In short

Leviticus 23 describes seven feasts (festivals) for Jews to observe every year. They are Jewish holidays – as in “time off” but also the literal idea of “holy days.”

Why they are important

This is utterly fascinating. There is a lot of history wrapped up in these feasts, and a ton of symbolism in all of the “sevens” involved. I honestly had no idea about all of this.

The Sabbath Feast?

There seems to be debate on whether to include the Sabbath as one of the seven (as it is in Lev 23). The reason that doesn’t make it eight is that people will combine Passover and the Feast of Unleavened Bread as one “feast”. I prefer keeping them separate (I mean, they get their own names) and considering the Sabbath (Hebrew for seven) as the sort of master plan. Also, Sabbath is weekly, unlike the other annual feasts.

Notice that in Leviticus 23:

  • Verse 2 says “These are the appointed feasts of the LORD”
  • Verse 3 describes the Sabbath
  • Verse 4 says again, “These are the appointed feasts of the LORD”

It’s like it’s saying, the Sabbath is representing all the other feasts.
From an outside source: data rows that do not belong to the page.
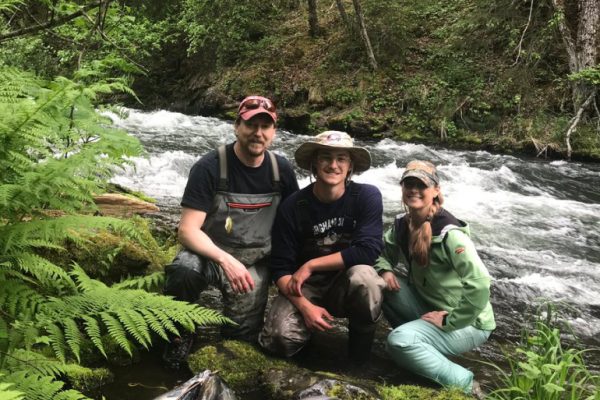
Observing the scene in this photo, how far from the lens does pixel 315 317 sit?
3.48m

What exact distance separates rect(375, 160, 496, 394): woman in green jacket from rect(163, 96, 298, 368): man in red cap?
3.18 feet

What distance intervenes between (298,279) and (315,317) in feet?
0.93

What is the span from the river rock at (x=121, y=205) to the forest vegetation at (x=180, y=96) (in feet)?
1.50

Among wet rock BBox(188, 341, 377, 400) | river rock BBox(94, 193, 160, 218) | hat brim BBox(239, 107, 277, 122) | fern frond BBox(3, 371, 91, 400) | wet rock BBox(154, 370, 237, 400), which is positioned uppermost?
hat brim BBox(239, 107, 277, 122)

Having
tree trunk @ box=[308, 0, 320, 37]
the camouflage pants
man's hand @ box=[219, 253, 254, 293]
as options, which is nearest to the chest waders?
the camouflage pants

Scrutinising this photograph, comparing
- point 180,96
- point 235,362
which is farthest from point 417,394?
point 180,96

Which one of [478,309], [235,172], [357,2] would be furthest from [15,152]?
[357,2]

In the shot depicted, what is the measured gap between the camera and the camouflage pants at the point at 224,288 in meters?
3.49

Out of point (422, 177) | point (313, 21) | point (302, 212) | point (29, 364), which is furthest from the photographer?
point (313, 21)

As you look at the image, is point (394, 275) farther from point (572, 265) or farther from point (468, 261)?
point (572, 265)

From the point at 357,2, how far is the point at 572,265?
1278cm

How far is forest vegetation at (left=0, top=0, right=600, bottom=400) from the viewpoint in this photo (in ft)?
7.51

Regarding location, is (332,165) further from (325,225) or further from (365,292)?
(365,292)

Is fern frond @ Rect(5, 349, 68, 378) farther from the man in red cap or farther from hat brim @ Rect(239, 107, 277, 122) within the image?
hat brim @ Rect(239, 107, 277, 122)
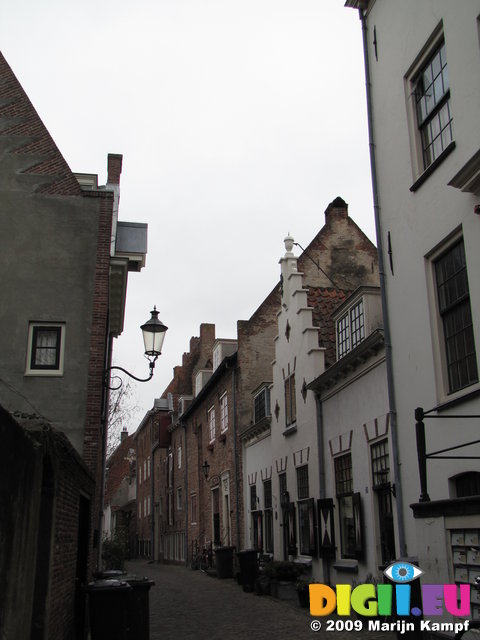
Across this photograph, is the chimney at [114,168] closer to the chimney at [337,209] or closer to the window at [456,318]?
the chimney at [337,209]

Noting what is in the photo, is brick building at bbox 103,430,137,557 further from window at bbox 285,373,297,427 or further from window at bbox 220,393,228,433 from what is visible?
window at bbox 285,373,297,427

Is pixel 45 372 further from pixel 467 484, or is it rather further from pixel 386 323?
pixel 467 484

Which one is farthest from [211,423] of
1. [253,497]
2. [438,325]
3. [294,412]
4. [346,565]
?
[438,325]

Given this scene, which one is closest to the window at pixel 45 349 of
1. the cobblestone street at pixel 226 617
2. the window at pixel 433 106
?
the cobblestone street at pixel 226 617

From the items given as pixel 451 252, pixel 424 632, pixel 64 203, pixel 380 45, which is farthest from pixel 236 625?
pixel 380 45

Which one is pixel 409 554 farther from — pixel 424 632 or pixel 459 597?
pixel 459 597

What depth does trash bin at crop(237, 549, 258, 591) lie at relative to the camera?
60.1ft

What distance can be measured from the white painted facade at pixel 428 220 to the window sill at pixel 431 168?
15 mm

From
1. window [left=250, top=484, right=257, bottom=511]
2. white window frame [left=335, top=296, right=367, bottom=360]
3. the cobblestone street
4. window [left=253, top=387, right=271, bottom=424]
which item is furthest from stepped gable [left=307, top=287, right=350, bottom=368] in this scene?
window [left=250, top=484, right=257, bottom=511]

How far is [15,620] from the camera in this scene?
521 centimetres

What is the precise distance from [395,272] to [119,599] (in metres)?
6.52

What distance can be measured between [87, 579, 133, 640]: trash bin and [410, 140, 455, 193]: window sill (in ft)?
23.7

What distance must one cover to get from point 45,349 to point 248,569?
9106mm

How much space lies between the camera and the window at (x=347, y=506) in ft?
43.8
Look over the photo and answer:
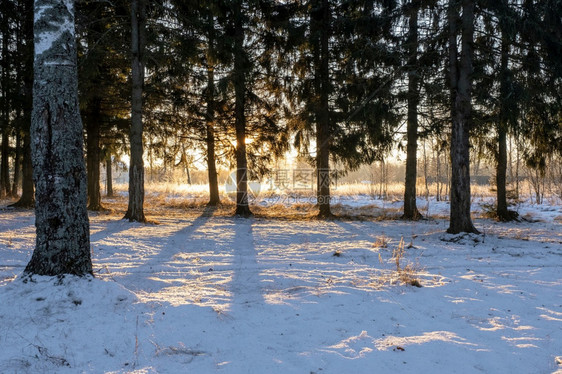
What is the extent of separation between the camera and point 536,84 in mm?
9078

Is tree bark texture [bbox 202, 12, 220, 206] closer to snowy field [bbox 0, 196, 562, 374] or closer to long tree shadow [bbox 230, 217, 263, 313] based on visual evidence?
long tree shadow [bbox 230, 217, 263, 313]

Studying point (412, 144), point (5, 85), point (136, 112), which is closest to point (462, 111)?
point (412, 144)

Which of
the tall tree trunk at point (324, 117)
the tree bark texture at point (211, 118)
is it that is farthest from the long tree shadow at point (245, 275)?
the tree bark texture at point (211, 118)

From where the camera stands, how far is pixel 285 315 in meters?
3.29

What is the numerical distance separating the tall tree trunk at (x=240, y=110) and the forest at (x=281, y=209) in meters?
0.09

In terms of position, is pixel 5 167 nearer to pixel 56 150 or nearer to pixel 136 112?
pixel 136 112

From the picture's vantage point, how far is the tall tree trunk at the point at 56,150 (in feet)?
11.2

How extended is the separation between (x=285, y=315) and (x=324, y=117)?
10.1 meters

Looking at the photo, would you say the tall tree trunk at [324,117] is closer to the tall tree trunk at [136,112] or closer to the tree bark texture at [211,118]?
the tree bark texture at [211,118]

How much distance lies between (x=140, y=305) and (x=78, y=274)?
83cm

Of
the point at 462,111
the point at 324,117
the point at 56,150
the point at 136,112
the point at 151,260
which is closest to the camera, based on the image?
the point at 56,150

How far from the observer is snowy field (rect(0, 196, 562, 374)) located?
2.41m

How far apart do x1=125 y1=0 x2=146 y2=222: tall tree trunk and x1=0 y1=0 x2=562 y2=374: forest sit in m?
0.06

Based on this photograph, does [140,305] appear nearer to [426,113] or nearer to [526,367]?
[526,367]
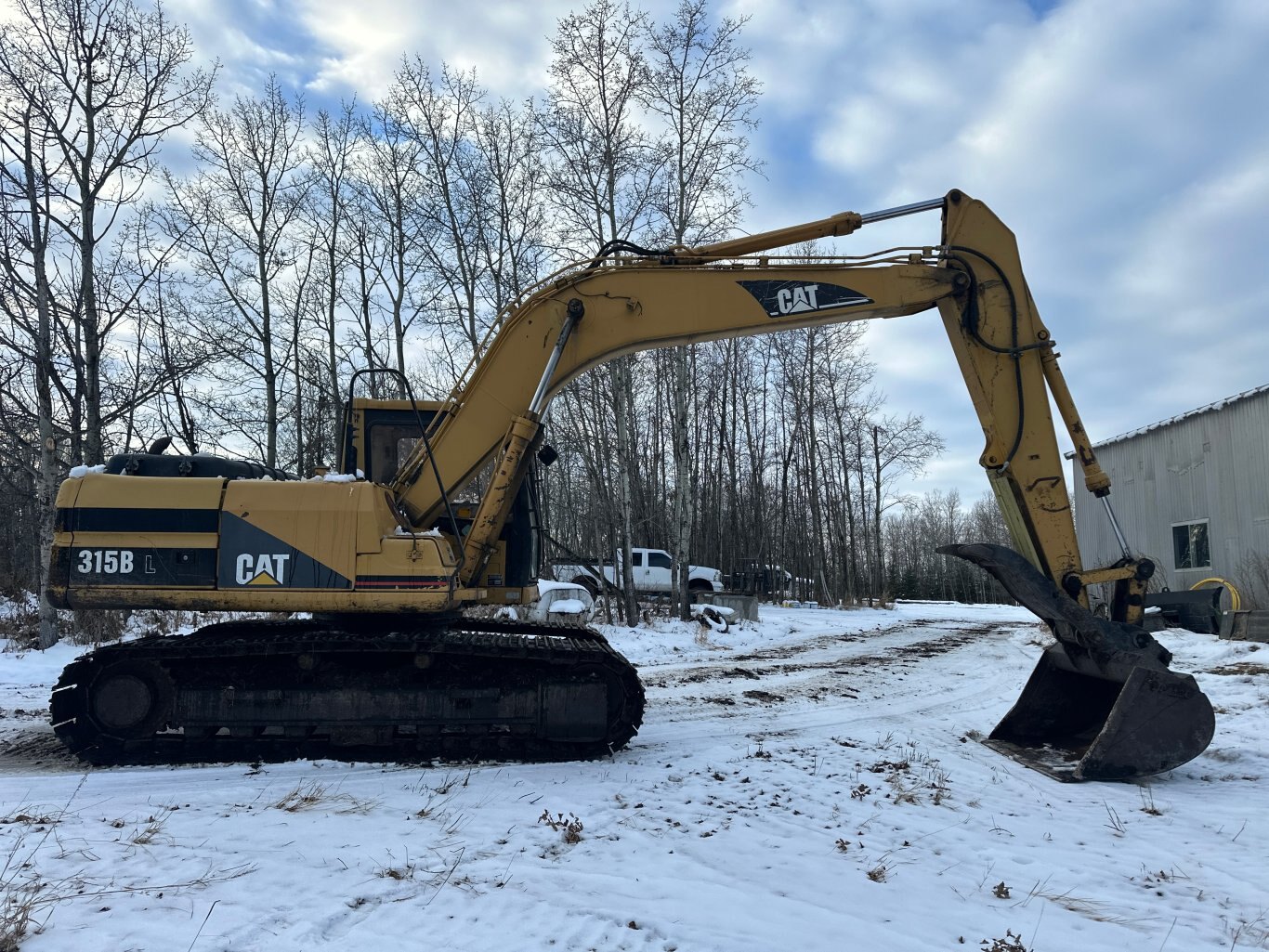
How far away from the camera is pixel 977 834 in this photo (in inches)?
174

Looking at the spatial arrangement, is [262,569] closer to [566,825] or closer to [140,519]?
[140,519]

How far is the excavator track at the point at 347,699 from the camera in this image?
6000mm

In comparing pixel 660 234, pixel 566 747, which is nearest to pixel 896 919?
pixel 566 747

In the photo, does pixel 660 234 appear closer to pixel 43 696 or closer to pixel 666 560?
pixel 666 560

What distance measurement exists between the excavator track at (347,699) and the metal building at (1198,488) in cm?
1421

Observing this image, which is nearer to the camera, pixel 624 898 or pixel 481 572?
pixel 624 898

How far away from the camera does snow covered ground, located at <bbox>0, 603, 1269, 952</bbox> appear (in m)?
3.14

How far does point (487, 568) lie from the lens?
688cm

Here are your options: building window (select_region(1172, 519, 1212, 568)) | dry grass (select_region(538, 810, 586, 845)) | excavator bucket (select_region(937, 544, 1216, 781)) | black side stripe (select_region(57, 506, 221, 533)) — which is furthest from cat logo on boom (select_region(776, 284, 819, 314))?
building window (select_region(1172, 519, 1212, 568))

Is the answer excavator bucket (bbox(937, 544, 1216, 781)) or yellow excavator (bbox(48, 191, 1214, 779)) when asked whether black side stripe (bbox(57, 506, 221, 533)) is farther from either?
excavator bucket (bbox(937, 544, 1216, 781))

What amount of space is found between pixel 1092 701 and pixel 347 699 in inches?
247

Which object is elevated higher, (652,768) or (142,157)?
(142,157)

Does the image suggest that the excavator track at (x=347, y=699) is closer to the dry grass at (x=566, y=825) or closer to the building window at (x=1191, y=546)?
the dry grass at (x=566, y=825)

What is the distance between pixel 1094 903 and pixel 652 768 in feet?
9.58
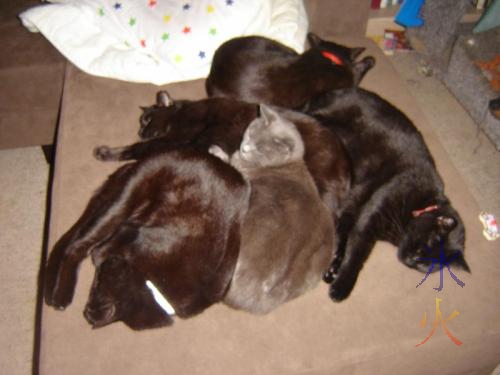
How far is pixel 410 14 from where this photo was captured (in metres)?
2.43

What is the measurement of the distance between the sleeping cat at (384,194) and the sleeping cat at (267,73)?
0.31 ft

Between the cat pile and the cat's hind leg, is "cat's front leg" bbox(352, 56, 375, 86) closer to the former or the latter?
the cat pile

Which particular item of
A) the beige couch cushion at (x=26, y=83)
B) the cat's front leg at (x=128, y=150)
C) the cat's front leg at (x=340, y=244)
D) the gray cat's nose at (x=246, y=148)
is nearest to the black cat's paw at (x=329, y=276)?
the cat's front leg at (x=340, y=244)

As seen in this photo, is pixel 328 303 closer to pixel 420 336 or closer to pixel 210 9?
pixel 420 336

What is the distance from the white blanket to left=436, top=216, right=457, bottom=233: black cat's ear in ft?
3.32

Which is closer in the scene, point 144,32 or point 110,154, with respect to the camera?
point 110,154

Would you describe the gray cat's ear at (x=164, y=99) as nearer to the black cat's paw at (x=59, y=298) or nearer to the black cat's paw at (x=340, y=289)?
the black cat's paw at (x=59, y=298)

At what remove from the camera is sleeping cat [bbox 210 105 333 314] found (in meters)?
1.07

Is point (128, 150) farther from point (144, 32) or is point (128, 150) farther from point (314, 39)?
point (314, 39)

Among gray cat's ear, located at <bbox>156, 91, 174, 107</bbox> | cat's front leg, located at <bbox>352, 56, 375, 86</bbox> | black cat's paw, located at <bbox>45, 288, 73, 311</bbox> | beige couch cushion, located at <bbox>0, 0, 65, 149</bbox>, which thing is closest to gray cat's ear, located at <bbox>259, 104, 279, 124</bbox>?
gray cat's ear, located at <bbox>156, 91, 174, 107</bbox>

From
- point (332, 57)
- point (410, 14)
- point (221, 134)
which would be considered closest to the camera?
point (221, 134)

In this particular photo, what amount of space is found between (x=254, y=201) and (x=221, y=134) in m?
0.36

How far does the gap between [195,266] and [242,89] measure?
79 centimetres

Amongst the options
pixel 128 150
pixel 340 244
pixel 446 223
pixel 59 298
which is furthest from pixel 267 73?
pixel 59 298
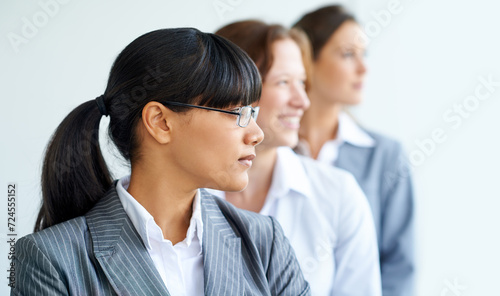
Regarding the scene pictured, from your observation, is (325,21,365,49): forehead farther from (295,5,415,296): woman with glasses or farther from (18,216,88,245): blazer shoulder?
(18,216,88,245): blazer shoulder

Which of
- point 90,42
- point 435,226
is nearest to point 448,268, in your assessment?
point 435,226

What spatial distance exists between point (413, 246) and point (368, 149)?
1.43 feet

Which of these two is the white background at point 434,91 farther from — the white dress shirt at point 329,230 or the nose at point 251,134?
the nose at point 251,134

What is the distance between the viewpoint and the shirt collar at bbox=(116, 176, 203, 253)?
1.27 metres

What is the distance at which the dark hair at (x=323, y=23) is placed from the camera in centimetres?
255

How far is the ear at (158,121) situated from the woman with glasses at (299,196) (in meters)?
0.64

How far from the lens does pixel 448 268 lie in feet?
10.0

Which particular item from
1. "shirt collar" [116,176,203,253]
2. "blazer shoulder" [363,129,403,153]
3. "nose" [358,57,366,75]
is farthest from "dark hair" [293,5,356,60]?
"shirt collar" [116,176,203,253]

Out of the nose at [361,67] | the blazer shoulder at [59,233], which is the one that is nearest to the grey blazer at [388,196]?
the nose at [361,67]

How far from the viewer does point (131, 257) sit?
1.23m

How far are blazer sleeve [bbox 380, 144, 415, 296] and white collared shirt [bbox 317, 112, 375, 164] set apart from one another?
0.13m

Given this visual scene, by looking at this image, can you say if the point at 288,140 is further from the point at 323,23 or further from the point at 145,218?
the point at 323,23

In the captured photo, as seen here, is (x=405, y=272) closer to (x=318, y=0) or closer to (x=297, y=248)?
(x=297, y=248)

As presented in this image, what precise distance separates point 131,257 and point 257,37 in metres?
1.00
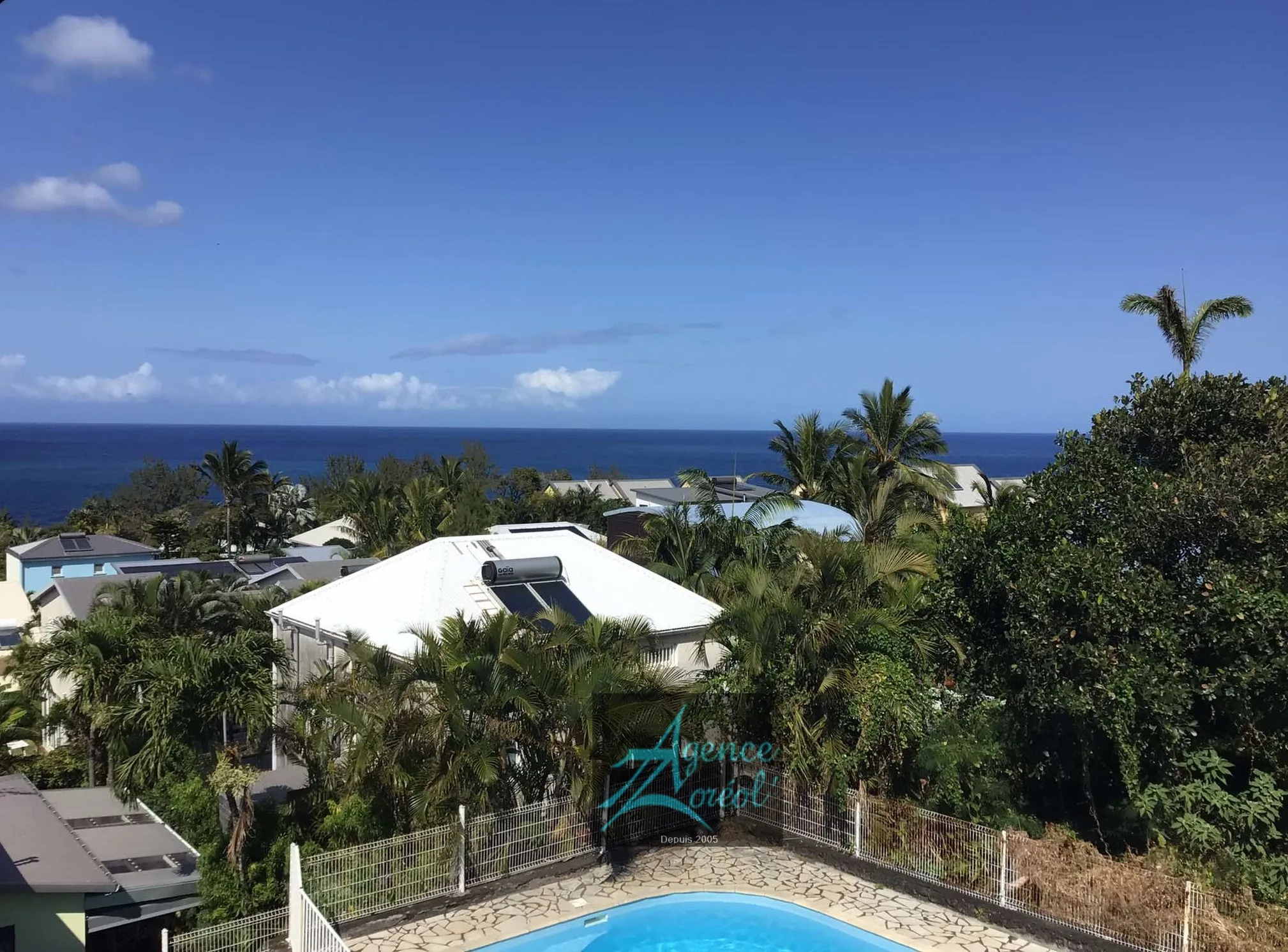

The annual feasts in Leviticus 23

Verse 4 – these are the feasts

  1. Passover (v. 5)
  2. Unleavened Bread (vs. 6-8)
  3. Firstfruits (vs. 9-14)
  4. Feast of Weeks (vs. 15-21) [called Pentecost in Greek]
  5. Trumpets (vs. 23-25)
  6. Day of Atonement (vs. 26-32)
  7. Booths or Tabernacles (vs. 33-43)

Verse 44 – those were the feasts

Other than that, I see now that this topic is much bigger than I anticipated, and I will study this more and I hope you will, too.

Theology and doctrine

But be warned: as I was doing research on this, I found that people really like to try to bring all of this into some premillennial doctrine, literally interpreting passages in Isaiah and Revelation, for example. Others try to wedge it into some plan of salvation.

Look, Biblical patterns are cool and all, and I don’t know if these people are right or wrong, but I think the vast majority of us probably know barely anything about the Jewish feasts by themselves.

Can we just try to learn what is actually in the Bible first?